I begin by outlining some of the steps that Bob performs to build this model. He first goes through the tedious process of installing the various tools and libraries like Jupyter, Python, and scitkit-learn. He then writes code in Python to analyze and visualize the data. After reworking the data several times, he chooses a suitable algorithm to solve the risk analysis binary classification problem. He writes code to preprocess the data suitably. This involves steps to handle missing and under-represented data, and to handle categorical variables.
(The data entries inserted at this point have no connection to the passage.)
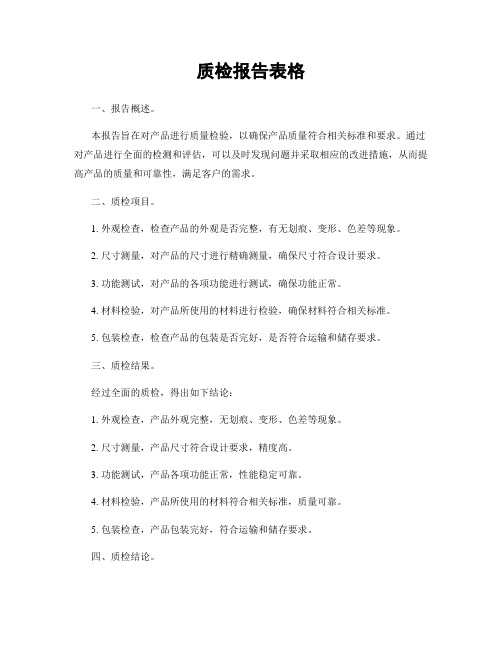 质检报告表格

一、报告概述。

本报告旨在对产品进行质量检验，以确保产品质量符合相关标准和要求。通过对产品进行全面的检测和评估，可以及时发现问题并采取相应的改进措施，从而提高产品的质量和可靠性，满足客户的需求。

二、质检项目。

1. 外观检查，检查产品的外观是否完整，有无划痕、变形、色差等现象。

2. 尺寸测量，对产品的尺寸进行精确测量，确保尺寸符合设计要求。

3. 功能测试，对产品的各项功能进行测试，确保功能正常。

4. 材料检验，对产品所使用的材料进行检验，确保材料符合相关标准。

5. 包装检查，检查产品的包装是否完好，是否符合运输和储存要求。

三、质检结果。

经过全面的质检，得出如下结论：

1. 外观检查，产品外观完整，无划痕、变形、色差等现象。

2. 尺寸测量，产品尺寸符合设计要求，精度高。

3. 功能测试，产品各项功能正常，性能稳定可靠。

4. 材料检验，产品所使用的材料符合相关标准，质量可靠。

5. 包装检查，产品包装完好，符合运输和储存要求。

四、质检结论。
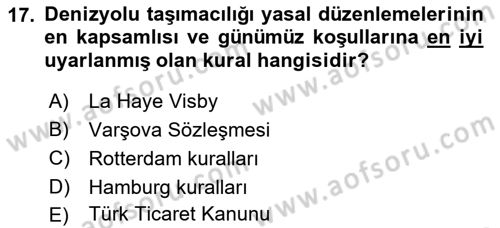 17. Denizyolu taşımacılığı yasal düzenlemelerinin en kapsamlısı ve günümüz koşullarına en iyi uyarlanmış olan kural hangisidir?

A) La Haye Visby
B) Varşova Sözleşmesi
C) Rotterdam kuralları
D) Hamburg kuralları
E) Türk Ticaret Kanunu

www.aofsoru.com
www.aofsoru.com
www.aofsoru.com
www.aofsoru.com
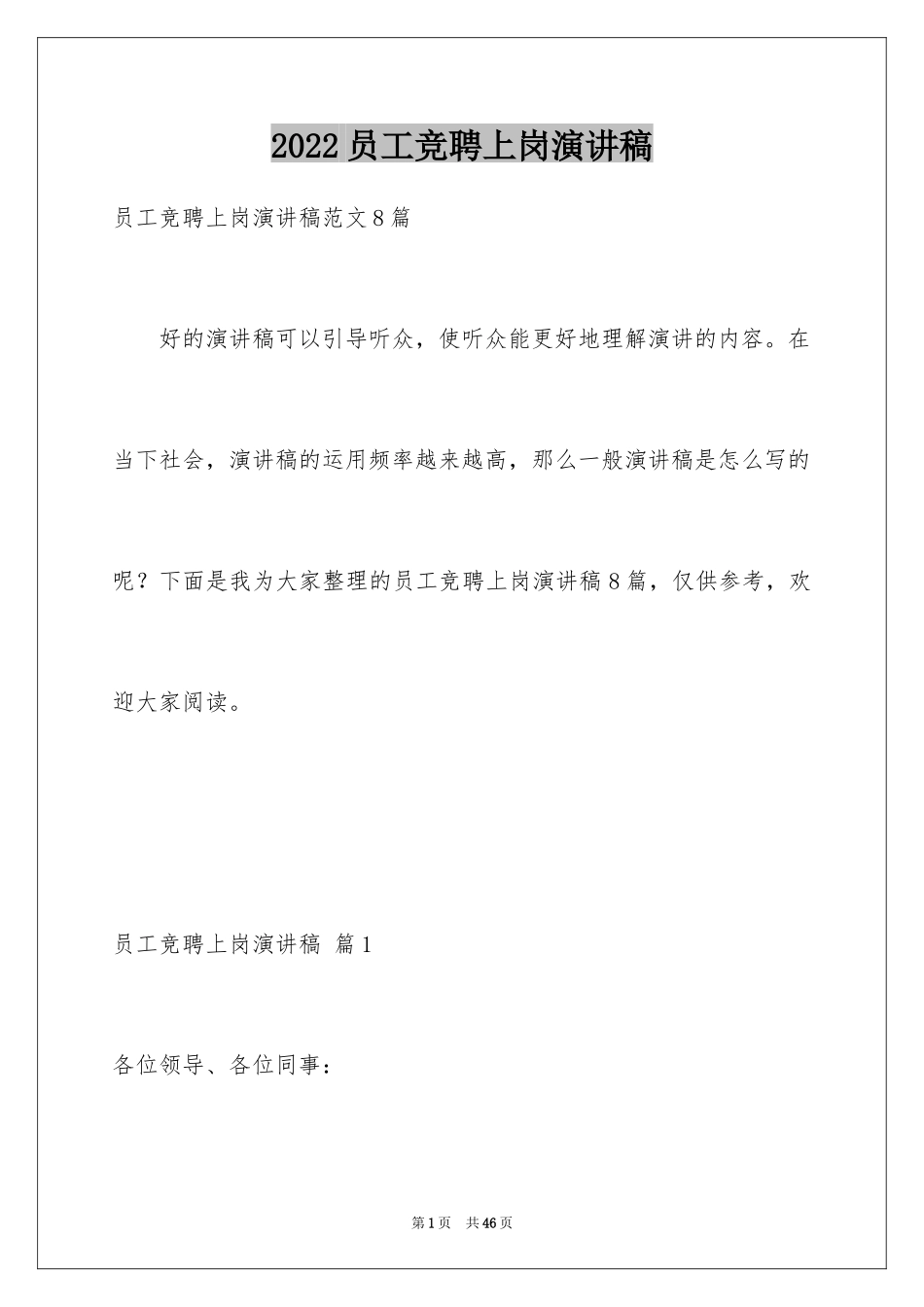 2022 员工竞聘上岗演讲稿

员工竞聘上岗演讲稿范文 8 篇

好的演讲稿可以引导听众，使听众能更好地理解演讲的内容。在当下社会，演讲稿的运用频率越来越高，那么一般演讲稿是怎么写的呢？下面是我为大家整理的员工竞聘上岗演讲稿 8 篇，仅供参考，欢迎大家阅读。

员工竞聘上岗演讲稿 篇 1

各位领导、各位同事：

第 1 页 共 46 页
The next step in the process is using the right APIs from the scikit-learn library to split data into training and testing data sets, and building the model based on the training data. When the model is ready, the training process is started, which could take up to several hours depending on the size of the data and the processor used. After evaluating on the test set, if the required accuracy is not achieved, Bob must analyze the data further, tune the hyperparameters, and redo the previous process until the model performs as expected.
The complete Python code that is written by Bob is available as a Python notebook. It’s called AutoAI Manual Asset, and can be downloaded and executed. To see a detailed implementation, refer to the Build and test your first machine learning model using Python and scikit-learn tutorial.
Build machine learning model with AutoAI
Lauren, Bob’s colleague, is also a senior data scientist. She researches AutoML and identifies AutoAI as an ideal tool to build the same risk model that Bob is building.
Lauren takes the credit risk data set and uploads it into the AutoAI tool. She then selects the column to be predicted by the model. At this point, AutoAI has already determined that it is a binary classification problem and lists several algorithms that can be used to solve the problem. By default, the top two algorithms are chosen, but Lauren can override these choices to consider up to four algorithms. Each algorithm generates four pipelines, each a variation of each other.
Behind the scene, AutoAI performs the following steps to generate each of the pipeline models.
- Data preprocessing
- Automated model selection
- Automate feature engineering
- Hyperparameter optimization
The tutorial on how to generate machine learning model pipelines to choose the best model for your problem using AutoAI gives an in-depth description of how Lauren developed the credit risk model.
With AutoAI, Lauren is also able to download the pipeline as Python code formatted as a notebook. The Generate a Python notebook for pipeline models using AutoAI code pattern describes the steps to generate the notebook and execute and deploy the model to Watson Machine Learning.
Compare model building with and without AutoAI
With the same credit risk data set that Bob and Lauren used to develop the risk prediction model, you can see significant differences in the various key metrics. In the following table, I show the experience and outcomes of Bob and Lauren based on their model development strategies.
From the table, you see how using AutoAI to build a machine learning model saved Lauren significant time and effort. She has access to several models that are generated and can choose the model that best fits her evaluation criteria. Lauren also has access to the models that she can deploy within Watson Machine Learning as a REST API. The Python code that was used to generate the pipeline model is also downloaded as a notebook.
Using AutoAI to build machine learning models can save you significant time and effort over manually building the same models. Steps that are repeatable, time-consuming, and prone to human error, make ideal candidates for automation.